Como se não bastasse, o autor explicita as estratégias desenvolvidas pelos índios no comércio com os europeus e a maneira como, ao contrário do que normalmente se espera, conseguiam manipulá-los para extrair vantagens, fosse na forma de um maior preço para as peles que ofereciam ou o acesso a uma quantidade maior de armas e objetos metálicos. Também é mostrado como a incorporação d tecnologias e produtos europeus alterou o modo de vida indígena, especialmente no que diz respeito à letalidade de suas guerra e, mais tarde, à exploraçãodos recursos naturais, que deixam de se voltar para a mera subsistência e passam a objetivar um mercado externo. Seja como for, o índio emerge não como uma vítima passiva da atividade incessante do colonizador europeu, mas como parte importante de um processo dialético de cooperação, luta e negociações complicadas.
O mais fascinante ao se dotar tal ponto de vista é a desconstrução da própria noção de "índio", bem como de "branco" e "negros": como o autor lembra logo na introdução, esses rótulos são simplificações construídas ao longo do tempo. Algonquianos, iroqueses, hopi, pueblos, entre outros, nunca se viram como parte de uma massa indistinta e homogênea de "índios", e a história de suas relações com os colonizadores europeus bem mostra a diversidade considerável desses povos, inclusive na parte que lhes coube na destruição de outros "índios"; da mesma forma, o que normalmente se considera genericamente como "ingleses" ou somente "brancos" envolvia escoceses, suecos, holandeses, irlandeses, franceses, espanhóis, ingleses propriamente ditos etc., uma gama tal de etnias e culturas que levou um bom tempo para se ver considerada sob o rótulo. de "brancos".

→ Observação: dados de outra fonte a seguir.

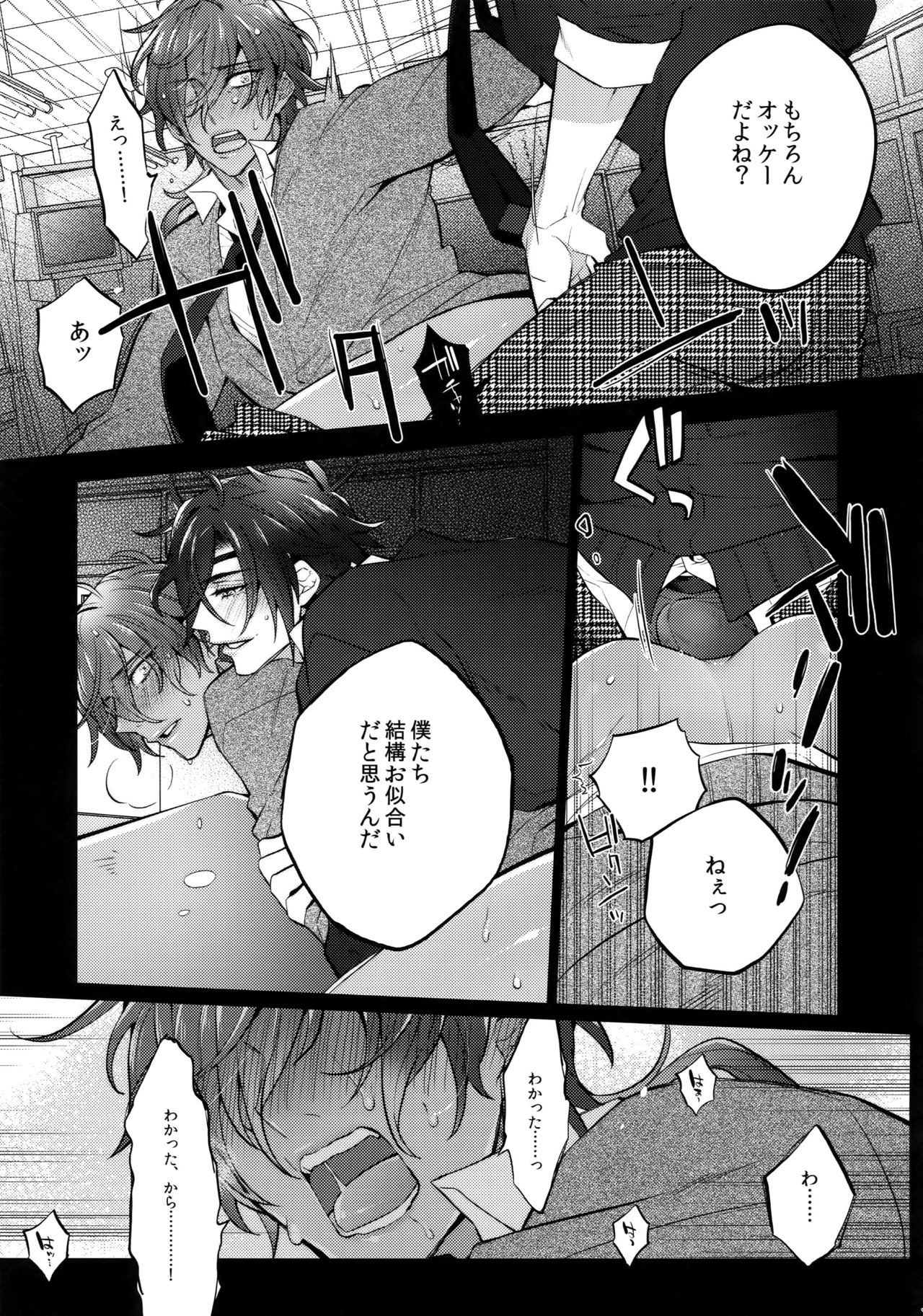 Mitsukuremix 2 - Page 86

Nessa mesma linha, o fato da colonização europeia deixa de ser visto como o "início" de uma história americana progressiva. Como Taylor bem lembra, ao se olhar a história do povoamento americano na longa duração, a chegada europeia representou um grande recuo demográfico e, sob vários aspectos, uma perda material, humana e, claro, cultural. Nessa ótica, é difícil continuar adotando a velha narrativa de uma terra vazia a ser "desenvolvida" e que vai crescendo teleologicamente rumo à suprema realização que é o país no presente. A presença europeia torna-se apenas parte, ainda que inegavelmente importante, em um processo maior e mais longo da ocupação humana no continente.
O livro é muito envolvente e já retirei dele uma farta quantidade de material para aulas futuras de história norte-americana. É apaixonante essa descoberta e o aprofundamento em um assunto que, pelo menos nos cursos brasileiros de História, é quase sempre muito marginalizado, para não dizer desprezado. E embora não possa ficar muito tempo nele, espero conseguir inspirar nas novas turmas que adquiri um pouco da curiosidade pelo fascinante (ainda que trágico) mundo colonial no que viria a ser os Estados Unidos da América.